3) Kyle was one of the contacts and he started digging around.  Because he wasn't directly affiliated with NVIDIA, the involved companies would talk off the record about GPP with him.
4) Kyle collated the information and ran it past his lawyers before publishing it knowing that his bridge to NVIDIA can be burned by going public with it.
5) The noise that Kyle's article generated caused other technology journalists to take a look at GPP to try to confirm/deny the claims.  Most have responsed in concurrence.
6) The FTC started a probe into GPP.  It often takes a year or more for the case to be brought forward.
7) Once the FTC rules GPP is anti-competitive, AMD will file suit against NVIDIA using the FTC ruling as leverage to get a settlement out of NVIDIA for damaging AMD's graphics card business.



sith'ari said:


> 1) To summarise *very very briefly*, one of the things i said: (  https://hardforum.com/threads/geforce-partner-program-impacts-consumer-choice.1955963/page-15 )


Consumers and developers alike choose Windows.  Name a specific anti-competitive practice Microsoft did the enforce their market dominance in the last two decades (e.g. buy out competitor, pay people to use their product over a competitors, etc.).



sith'ari said:


> 3) I said here at TPU : ( https://www.techpowerup.com/forums/...eon-graphics-cards.243088/page-2#post-3825246 )


Who these companies want to do business with is entirely up to them; however, when a company decides to offer both products, NVIDIA can't pressure them to do anything where AMD is concerned and AMD can't pressure them to do anything where NVIDIA is concerned.  That's anticompetitive.



sith'ari said:


> From what i can remember though, is that until those chipsets were cut-off from the market, according to reviews, they had superior performance than their competitor's. And for myself , as a consumer  that was what mattered the most


Performance didn't matter much after the FSB was moved entirely into the CPU.

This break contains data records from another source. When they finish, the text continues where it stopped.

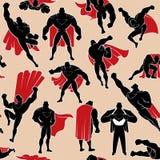 Superhero in Actie Naadloos Patroon vector illustratie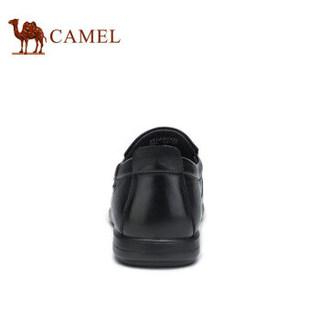 骆驼(CAMEL) 牛皮平底软底休闲商务皮鞋男 A912287430 黑色 41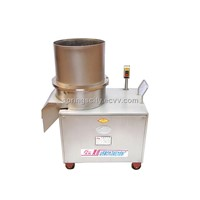 Vegetable Slicing Machine (JSP-10)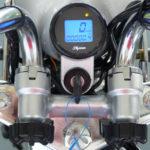 TSS Bikes Skyteam Sky Mini 125-8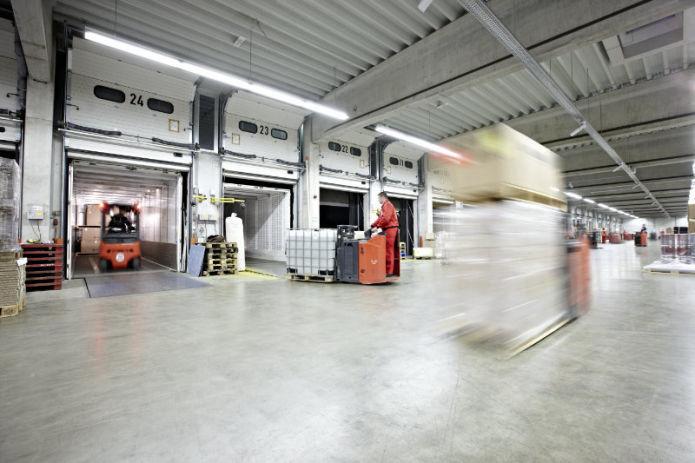 Roadline Spedition Logistik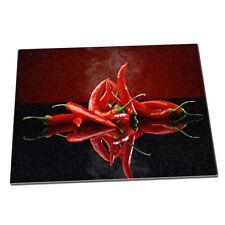 Red hot chillis smoking cool Glass Chopping Board 076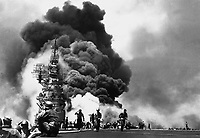 USS BUNKER HILL hit by two Kamikazes in 30 seconds on 11 May 1945 off Kyushu.  Dead - 372.  Wounded - 264.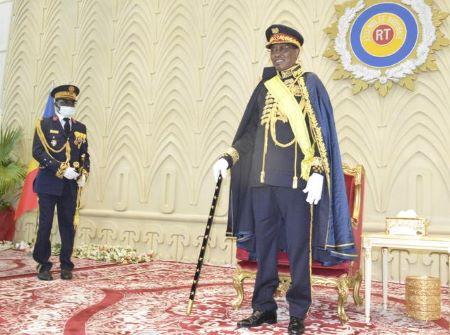 Le Maréchal tchadien Idriss Déby a été assassiné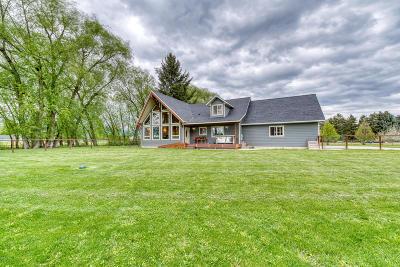 Corvallis Single Family Home For Sale: 310 Christofferson Ln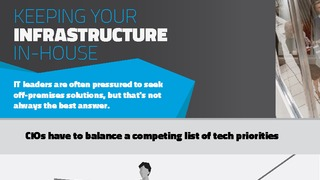 Keeping your infrastructure in house infographic.pdf thumb rect large320x180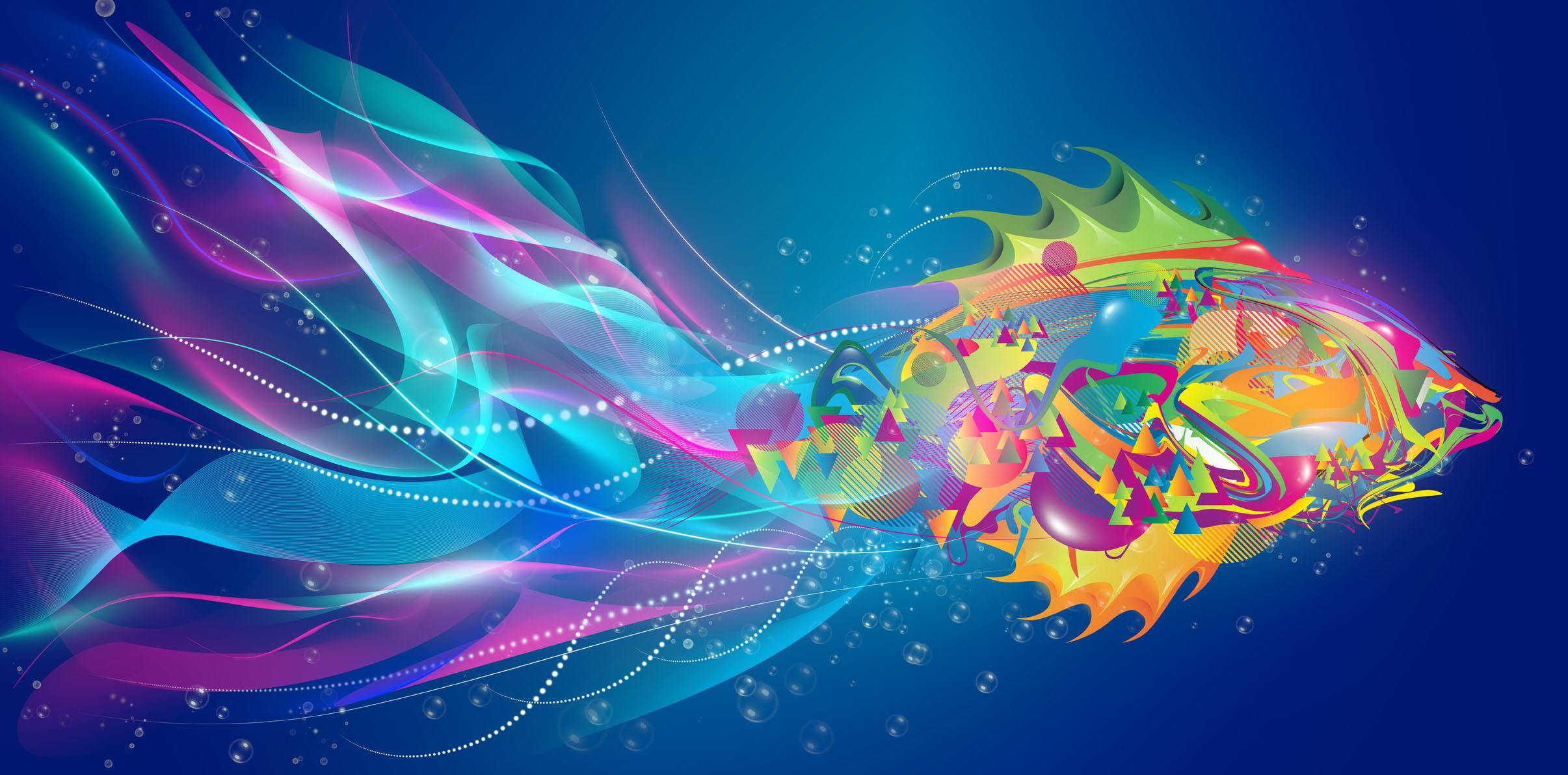 Picture Abstract Art In Hd Painting Free: Artistic Full HD Wallpaper And Background Image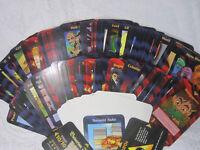 STARTER SET 110-cds Blanks Illuminati INWO Card Game New World Order
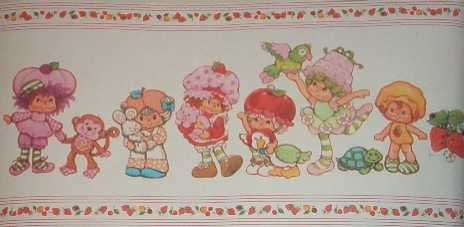 1163 Best Strawberry Shortcake Images On Pinterest
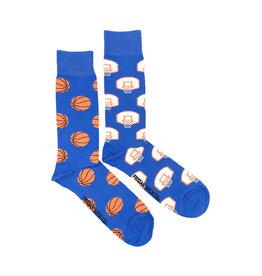 Friday Sock Co. Men's Basketball M 7 - 12 (W 8 - 13)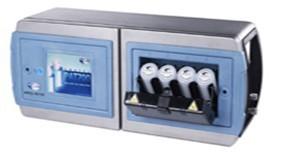 PAT700在线两用总有机碳TOC分析仪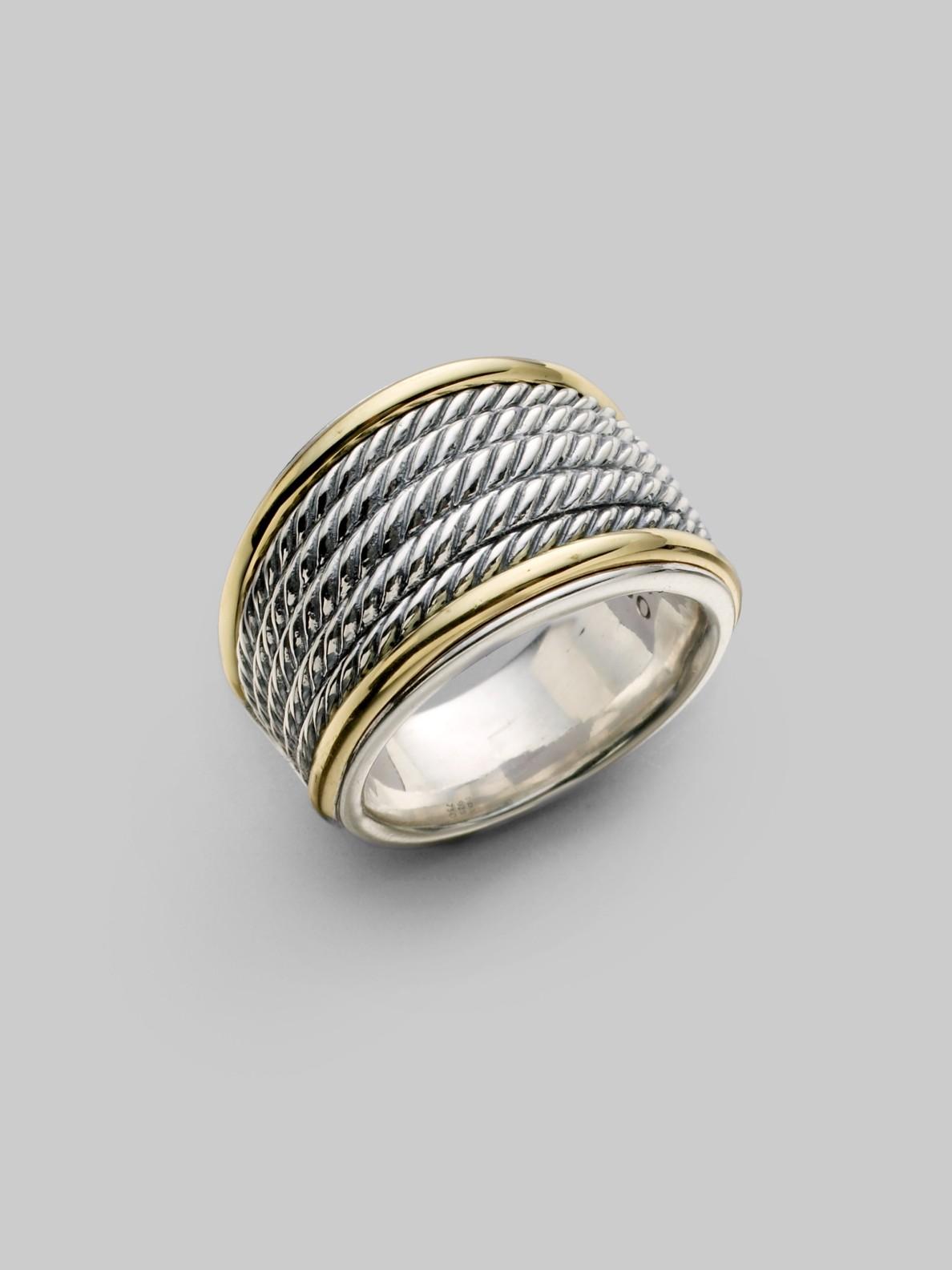 david yurman sterling silver 18k yellow gold cuff ring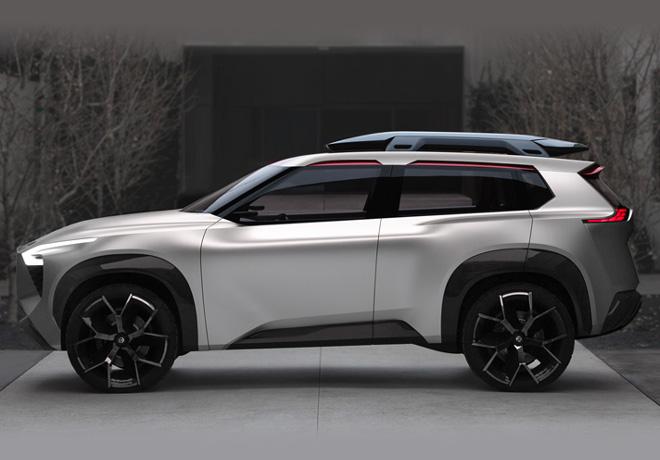 Nissan Xmotion Concept hace su debut en el Salón Internacional del Automóvil de Norteamérica 2018.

Let's pretend that someone like NVIDIA wanted to make chipsets today.  The only things they can do is modify USB2, USB3, SATA, PS/2, parallel ports, and maybe integrate audio.  Thing is, all chipsets have the same PCIE budget exposed to it from the CPU.  By adding more of these features, you reduce the lanes available to NVMe and AIBs.  There's little in the way of differentiation between your product and what AMD/Intel offers.  That's not because AMD/Intel wanted to shut NVIDIA out of the market; it's because the necessity for more bandwidth has lead to bringing everything closer to the CPU.  Chipsets aren't a big money business anymore.


----------



## sith'ari (Apr 28, 2018)

FordGT90Concept said:


> To go to court, you need to be damaged.  Who were damaged? MSI, Gigabyte, ASUS.  These are not US-based companies so they're protected by US anti-trust law.  Instead of trying to fight it, they agreed to GPP's terms.
> 
> AMD is not the wounded party, at least not directly.  They can't file suit until the effects of GPP definitively come back to them or a regulatory body like the FTC already rules that the terms of GPP are anti-trust material.  Thing is, FTC doesn't investigate what they don't know about.  Here's the timeline of what happened:
> 1) NVIDIA changed the terms of GPP.
> ...



Interesting info, but as i said i can't (*i'm not a lawer) , and don't want to comment on legal matters. This is court's job not mine.
What i can do though is using my logic and try to make logical assumptions. So let me ask you this:
You said that : "5) *The noise that Kyle's article generated* caused other technology journalists to take a look at GPP to try to confirm/deny the claims.  Most have responsed in concurrence."
Since only Kyle can claim that he has a certain document which proves that the agreement is illegal, this means that neither of us have the facts in order to conclude whether or not Kyle's statement is accurate. [*We must take his word for it, and personally, for different reasons than you can imagine (*not related to this thread, but an older topic) i have strong personal reasons to have some doubts.]
Anyway, to the point:
Let's say *hypothetical*, that the FTC will make a verdict which says that GPP *isn't* anti-competitive.
*If this happens*, can you tell me what nVidia can claim from Kyle afterwards ,if we take into consideration all this "flame" that Kyle has created so far that has damaged nVidia's reputation to the public from "*The noise that Kyle's article generated*" as you said ???



FordGT90Concept said:


> Consumers and developers alike choose Windows.  *Name a specific anti-competitive practice Microsoft did* the enforce their market dominance in the last two decades (e.g. buy out competitor, pay people to use their product over a competitors, etc.).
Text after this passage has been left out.